Extract:
[RFC] seccomp: don't kill process for resource control syscalls
diff mbox series

Message ID 20190313094903.10006-1-berrange@redhat.com
State New
Headers show
Series
  • [RFC] seccomp: don't kill process for resource control syscalls
Related show

Commit Message

Daniel P. Berrangé March 13, 2019, 9:49 a.m. UTC
The Mesa library tries to set process affinity on some of its threads in
order to optimize its performance. Currently this results in QEMU being
immediately terminated when seccomp is enabled.

Mesa doesn't consider failure of the process affinity settings to be
fatal to its operation, but our seccomp policy gives it no choice in
gracefully handling this denial.

It is reasonable to consider that malicious code using the resource
control syscalls to be a less serious attack than if they were trying
to spawn processes or change UIDs and other such things. Generally
speaking changing the resource control setting will "merely" affect
quality of service of processes on the host. With this in mind, rather
than kill the process, we can relax the policy for these syscalls to
return the EPERM errno value. This allows callers to detect that QEMU
does not want them to change resource allocations, and apply some
reasonable fallback logic.

Given material:
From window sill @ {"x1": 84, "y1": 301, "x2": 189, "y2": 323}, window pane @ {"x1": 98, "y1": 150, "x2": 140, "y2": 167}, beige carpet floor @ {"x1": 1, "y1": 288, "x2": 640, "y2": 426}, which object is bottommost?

To do:
Answer these questions about the seccomp patch message:
(a) Which library tries to set process affinity on some of its threads?
(b) What currently happens to QEMU when that library does this with seccomp enabled?
(c) What errno value does the proposed policy return for the resource control syscalls instead of killing the process?

The response:
(a) Mesa
(b) QEMU is immediately terminated.
(c) EPERM